Sono inoltre deducibili:
  • i contributi versati alla Gestione Separata INPS, nella parte rimasta a carico del contribuente;
  • i contributi agricoli unificati versati all’INPS – Gestione ex SCAU – per la propria posizione previdenziale e assistenziale (esclusa la quota riferita ai lavoratori dipendenti – Circ. 137 del 15/05/1997, risposta 4.2.1);
  • i contributi facoltativi versati alla gestione di appartenenza per la ricongiunzione dei periodi assicurativi;
  • i contributi per il riscatto dei periodi precedenti al 1° gennaio 2024, non soggetti a obbligo contributivo e non già coperti da altra contribuzione, equiparati a periodi lavorativi (art. 1, comma 126, Legge di Bilancio 2024);
  • i contributi per il riscatto degli anni di laurea e degli ITS Academy, validi sia ai fini pensionistici che della buonuscita, per la prosecuzione volontaria e per il cosiddetto “fondo casalinghe”;
  • i contributi versati per l’assicurazione obbligatoria INAIL riservata ai familiari per gli infortuni domestici (la cosiddetta “assicurazione casalinghe” – Circ. 48/E del 07/06/2002, risposta 1.7);
  • i contributi intestati al coniuge defunto ma versati dal coniuge superstite alla relativa gestione previdenziale, se tali versamenti erano necessari per il riconoscimento della pensione.

NON sono deducibili:

  • le somme versate all’INPS per eliminare il divieto di cumulo tra pensione di anzianità e lavoro, o per regolarizzare periodi in cui tale divieto era in vigore (Circ. 24/E del 10/06/2004, risposta 7);
  • i contributi SSN compresi nei premi RC auto (art. 12, comma 2-bis, D.L. 102/2013, convertito dalla L. 124/2013 – in vigore dal 2014);
  • i contributi INPS versati alla Gestione Separata e rimasti a carico del titolare di un assegno di ricerca, non deducibili né da lui né dai familiari eventualmente a carico (Circ. 20/E del 13/05/2011, risposta 5.5);
  • le tasse di iscrizione all’albo professionale;
  • le somme relative a sanzioni e interessi moratori per violazioni contributive (Ris. 114/E del 28/04/2009);
  • i contributi versati all’INPS dai titolari di impresa familiare agricola per i coadiutori, se poi rimborsati da questi ultimi al titolare, in assenza di una normativa esplicita sul diritto di rivalsa (Circ. 137/1997, 50/E/2002 e 15/E/2005).

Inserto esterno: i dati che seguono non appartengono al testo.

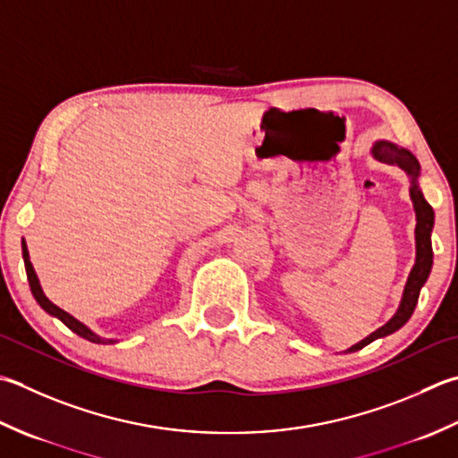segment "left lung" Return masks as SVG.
Returning a JSON list of instances; mask_svg holds the SVG:
<instances>
[{"label": "left lung", "mask_w": 458, "mask_h": 458, "mask_svg": "<svg viewBox=\"0 0 458 458\" xmlns=\"http://www.w3.org/2000/svg\"><path fill=\"white\" fill-rule=\"evenodd\" d=\"M373 157L381 160V163L387 165H397L399 168L405 170V173L411 176V200H413L415 212H417V228H415V238H417V262L413 266V270L409 274V280L405 285V292H403V300L401 306L397 310L395 316H393L387 324L379 327L377 331H373L369 337H365L363 342L355 344L353 347H349V352H357L365 345H369L375 342L377 337L389 335L393 331H397L409 321V318L413 316L415 306L419 301V293L423 284L427 282L428 274H431L433 267V248H431V232H433V224H435V212L431 208V204L425 200L423 192L419 191L417 186V178H419V160L411 155L407 148H401L393 142L387 140H377L373 145Z\"/></svg>", "instance_id": "1"}]
</instances>
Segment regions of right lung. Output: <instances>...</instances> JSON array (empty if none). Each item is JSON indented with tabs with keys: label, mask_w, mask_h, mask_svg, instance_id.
I'll return each mask as SVG.
<instances>
[{
	"label": "right lung",
	"mask_w": 458,
	"mask_h": 458,
	"mask_svg": "<svg viewBox=\"0 0 458 458\" xmlns=\"http://www.w3.org/2000/svg\"><path fill=\"white\" fill-rule=\"evenodd\" d=\"M21 250H23V262H25L27 280H30L31 293H33V298L38 300L39 306H41L45 311H47V313H51V316H55L57 319H61L63 324H65L71 331H75L77 335H81L83 339H87V342H93V344H114V339H103V337H98L97 334H93L91 329L85 327L83 324H81V321H77L73 316H69L67 311H63L61 308H57V306H55V303H51L47 298H45V293H43L41 285H39V280H38V274H35L33 266H31V262H30V252H27L25 242L21 244Z\"/></svg>",
	"instance_id": "obj_1"
}]
</instances>
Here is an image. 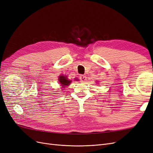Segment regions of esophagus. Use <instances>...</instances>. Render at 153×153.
I'll return each mask as SVG.
<instances>
[{"instance_id":"1","label":"esophagus","mask_w":153,"mask_h":153,"mask_svg":"<svg viewBox=\"0 0 153 153\" xmlns=\"http://www.w3.org/2000/svg\"><path fill=\"white\" fill-rule=\"evenodd\" d=\"M80 80H81L82 82H85L87 80V77L85 75H80Z\"/></svg>"}]
</instances>
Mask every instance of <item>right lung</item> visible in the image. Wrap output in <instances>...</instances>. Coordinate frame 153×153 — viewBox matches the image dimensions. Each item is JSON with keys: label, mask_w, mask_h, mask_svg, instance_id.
Returning <instances> with one entry per match:
<instances>
[{"label": "right lung", "mask_w": 153, "mask_h": 153, "mask_svg": "<svg viewBox=\"0 0 153 153\" xmlns=\"http://www.w3.org/2000/svg\"><path fill=\"white\" fill-rule=\"evenodd\" d=\"M59 82L61 83V84L62 87H65L66 85H69V84L71 82V80H69L68 79L66 76H62V75L59 76Z\"/></svg>", "instance_id": "1"}]
</instances>
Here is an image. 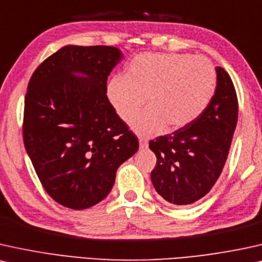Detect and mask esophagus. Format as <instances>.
I'll use <instances>...</instances> for the list:
<instances>
[{
	"label": "esophagus",
	"mask_w": 262,
	"mask_h": 262,
	"mask_svg": "<svg viewBox=\"0 0 262 262\" xmlns=\"http://www.w3.org/2000/svg\"><path fill=\"white\" fill-rule=\"evenodd\" d=\"M139 145H140L141 150H145L148 146V142L145 138H139Z\"/></svg>",
	"instance_id": "obj_1"
}]
</instances>
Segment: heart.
Here are the masks:
<instances>
[{"mask_svg":"<svg viewBox=\"0 0 262 262\" xmlns=\"http://www.w3.org/2000/svg\"><path fill=\"white\" fill-rule=\"evenodd\" d=\"M216 89V71L209 59L179 53H142L125 75H115L106 87L118 117L128 121L143 104L148 108L129 122L139 135L174 132L190 125L209 106Z\"/></svg>","mask_w":262,"mask_h":262,"instance_id":"obj_1","label":"heart"}]
</instances>
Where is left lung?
Masks as SVG:
<instances>
[{"label":"left lung","instance_id":"obj_1","mask_svg":"<svg viewBox=\"0 0 262 262\" xmlns=\"http://www.w3.org/2000/svg\"><path fill=\"white\" fill-rule=\"evenodd\" d=\"M216 89L209 106L187 127L150 141L157 157L151 181L171 204L187 205L204 197L227 160L238 118V100L230 75L216 69Z\"/></svg>","mask_w":262,"mask_h":262}]
</instances>
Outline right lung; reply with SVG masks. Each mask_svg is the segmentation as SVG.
Returning <instances> with one entry per match:
<instances>
[{"label":"right lung","mask_w":262,"mask_h":262,"mask_svg":"<svg viewBox=\"0 0 262 262\" xmlns=\"http://www.w3.org/2000/svg\"><path fill=\"white\" fill-rule=\"evenodd\" d=\"M122 58L116 47L65 46L30 78L24 145L42 186L66 208L104 200L118 167L139 148L106 95L107 76Z\"/></svg>","instance_id":"obj_1"}]
</instances>
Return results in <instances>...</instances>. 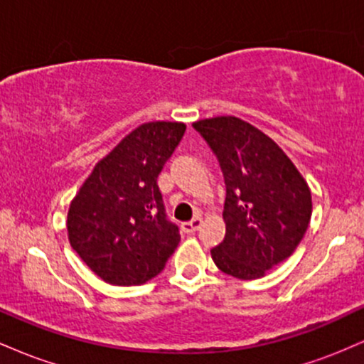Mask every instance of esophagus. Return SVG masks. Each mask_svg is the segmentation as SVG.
I'll return each instance as SVG.
<instances>
[{
  "mask_svg": "<svg viewBox=\"0 0 364 364\" xmlns=\"http://www.w3.org/2000/svg\"><path fill=\"white\" fill-rule=\"evenodd\" d=\"M200 225H202V217H195L190 223H183L181 229L186 232V235H193L195 231H198Z\"/></svg>",
  "mask_w": 364,
  "mask_h": 364,
  "instance_id": "34e87169",
  "label": "esophagus"
}]
</instances>
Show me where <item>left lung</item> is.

In via eccezionale, i lavoratori che aderiscono al regime previsto dall’art. 6 del D.L. 113/2024 (convertito dalla L. 143/2024), relativo alla tassazione agevolata dei redditi dei frontalieri, possono detrarre il 20% dei contributi menzionati nell’art. 1, commi 237-239, della L. 213/2023. L’importo va indicato nel rigo M38 – colonna 3 della dichiarazione (“Imposta sostitutiva frontalieri su retribuzioni svizzere”).

I contributi possono essere dedotti fino a concorrenza del reddito complessivo.